At Burnley Crown Court yesterday two Vietnamese men pleaded guilty to cultivating the drug after officers discovered a huge cannabis farm with a potential street value of £80,000 after swooping on the Duke of York pub, in Colne Road, Burnley.

Hai Nguyen, 23, and 34-years-old Ha Nguyen, both of no fixed address will be sentenced later this month for the production of cannabis.

Meanwhile, Tuan Pham, 46, of no fixed address, has admitted the same offence after police arrested him at a different property in Colne Road where a cannabis farm was found.

Last month police found drugs worth £150,000 in a raid of a cannabis factory in Nelson and in June a £1million cannabis growing project was also uncovered in the town.

Det Insp Dean Holden said: “This is clearly big issue because we have got Vietnamese organised crime groups setting up these farms.

“We are determined to crack down on this crime and we will leave no stone unturned in our efforts to root out those who are responsible and put them before the courts.

“Our message to offenders is clear — it is simply a matter of time before you too will receive a visit from police.”

Mr Holden also revealed the way criminal ganglords exploit vulnerable Vietnamese immigrants to keep watch over huge drugs farms.

He said: “They use ‘patsies’ which are generally low-level parts of the group who are usually indebted to gangmasters for their transportation or smuggling into this country.

“We have had convictions in the past and we are always making inquiries into who is behind it all.

“What we find is that the Vietnamese are good at farming cannabis.”
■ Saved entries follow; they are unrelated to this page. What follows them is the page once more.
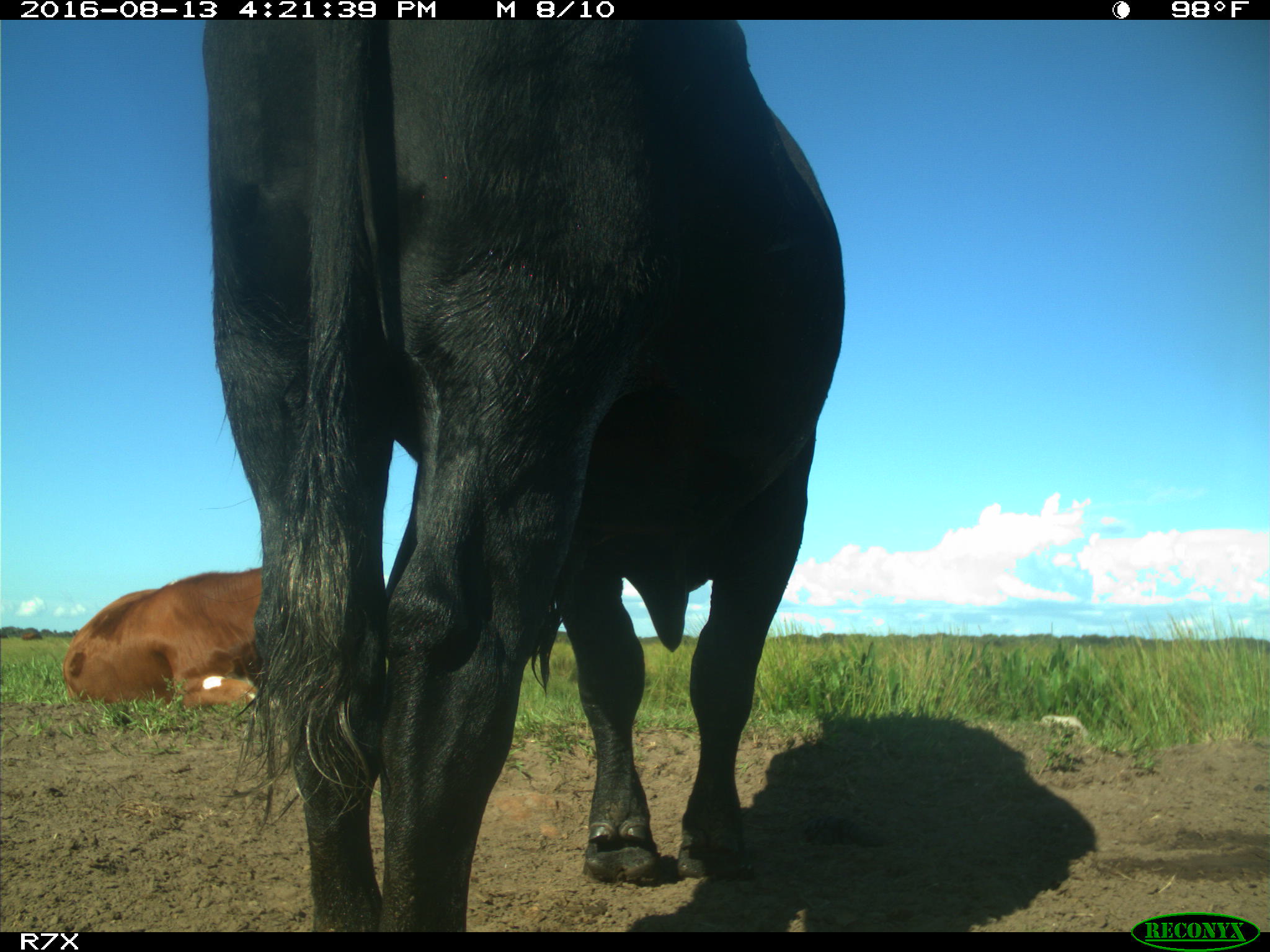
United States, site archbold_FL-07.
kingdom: Animalia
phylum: Chordata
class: Mammalia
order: Artiodactyla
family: Bovidae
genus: Bos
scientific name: Bos taurus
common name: domestic cow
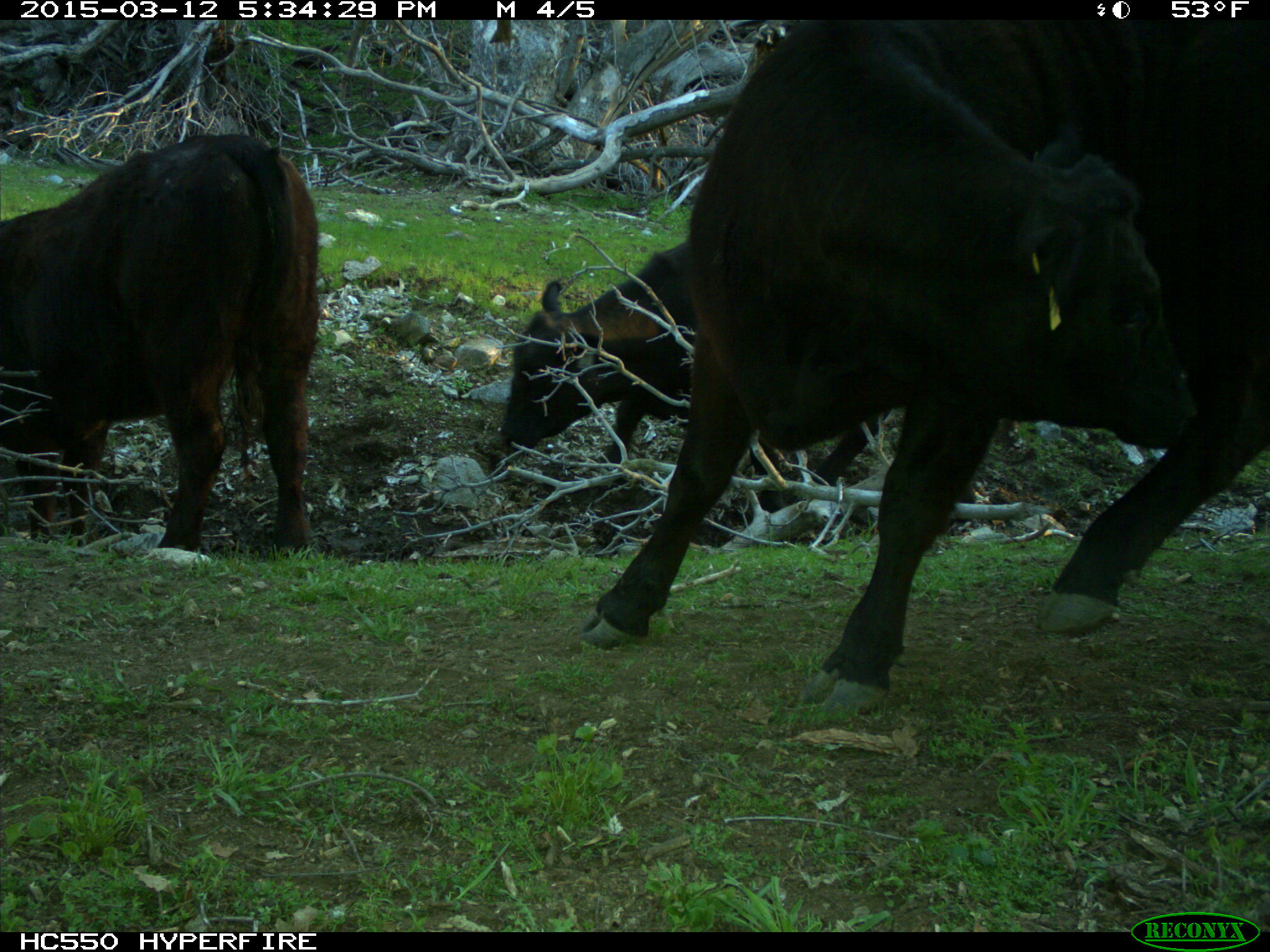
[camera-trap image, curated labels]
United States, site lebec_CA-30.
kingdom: Animalia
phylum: Chordata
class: Mammalia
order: Artiodactyla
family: Bovidae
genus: Bos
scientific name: Bos taurus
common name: domestic cow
Bos taurus (domestic cow).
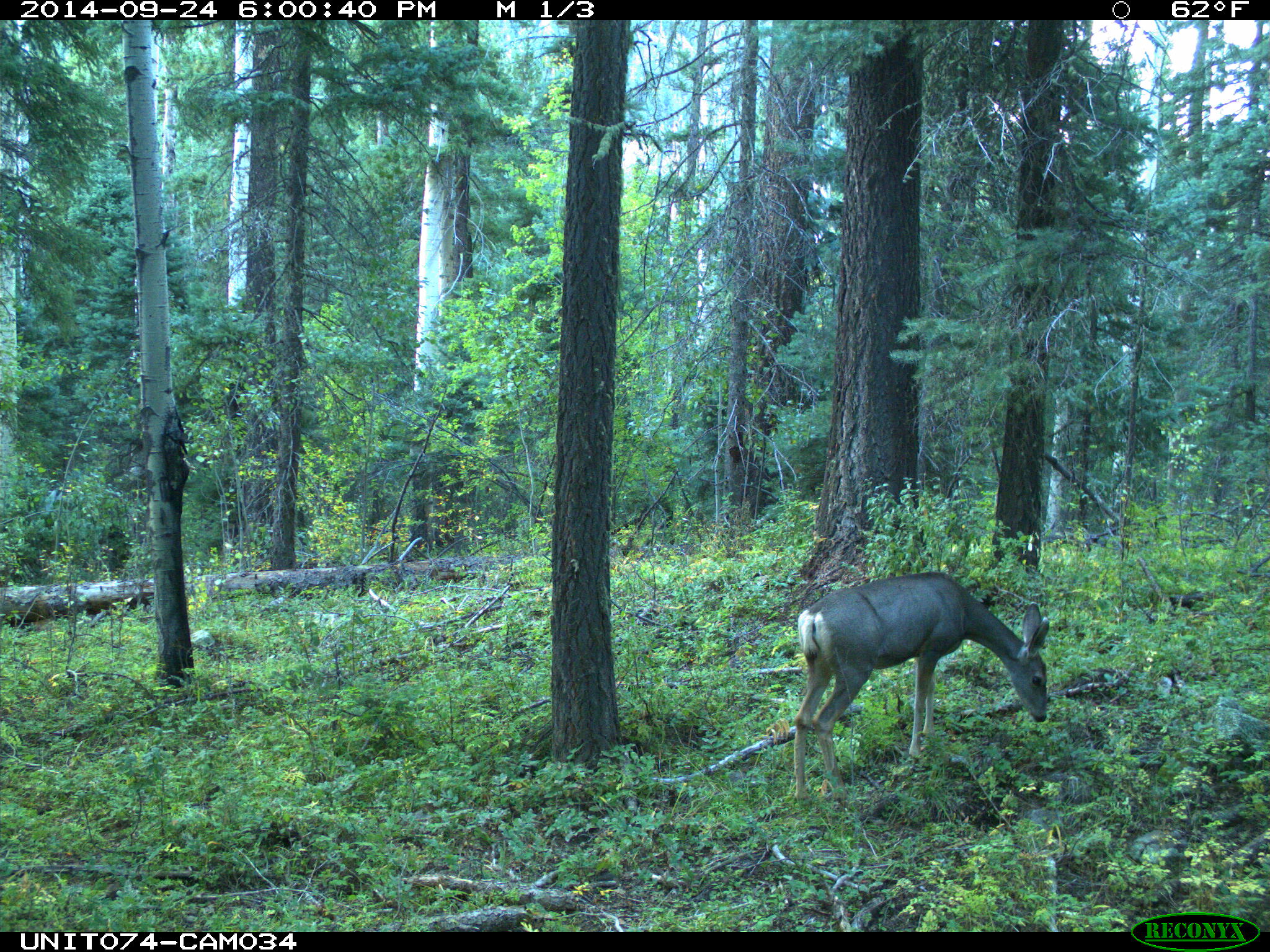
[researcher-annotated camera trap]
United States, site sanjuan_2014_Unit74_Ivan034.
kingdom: Animalia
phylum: Chordata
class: Mammalia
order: Artiodactyla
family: Cervidae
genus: Odocoileus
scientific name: Odocoileus hemionus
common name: mule deer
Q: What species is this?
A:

The hierarchy sees poor Vietnamese immigrants shipped over to Britain by gangmasters who order them to work in factories or face deportation.

Above them are often co-ordinators - who organise equipment to grow the plants - and financiers - bosses who bring the drugs in.

Mr Holden added: “It is a massive money-making scheme but the people who do the donkey work get nothing.”

The huge set-ups have led the county’s police to take drastic action, including Operation Freight, which recently saw Burnley man Masood Akbar jailed for five years for running heroin and crack cocaine factories.

Meanwhile, Operation Fugo, which was begun earlier this year by police, has uncovered several drugs farms in the area.

“We are looking into organised crime groups, from robberies to people trafficking and drugs,” added Mr Holden.

“We are continuing meetings with key individuals to discuss this.

“We discuss who is the greatest threat and then we use warrants, for example.

“But some of the best results have come from people saying there’s something odd going on across the road and us looking into it.”

Research in the Drugscope’s Druglink magazine, showed that far from being a “window sill” hobby for enthusiasts, cannabis growing is becoming a big business dominated by Vietnamese criminal gangs.

The average factory produces around £70,000 worth of cannabis every 11 or 12 weeks — worth about £250,000 to £300,000 a year.

The report also identified a new breed of “guerrilla cannabis growers” who plant marijuana on other people’s land and return three months later to harvest it.

Increasingly, police are also using heat-detection devices — including helicopter sweeps — to pick up on the presence of the many lamps needed to grow hidden crops.

Tell-tale signs include covered windows, late visitors, lots of black bin liners, compost and gardening equipment.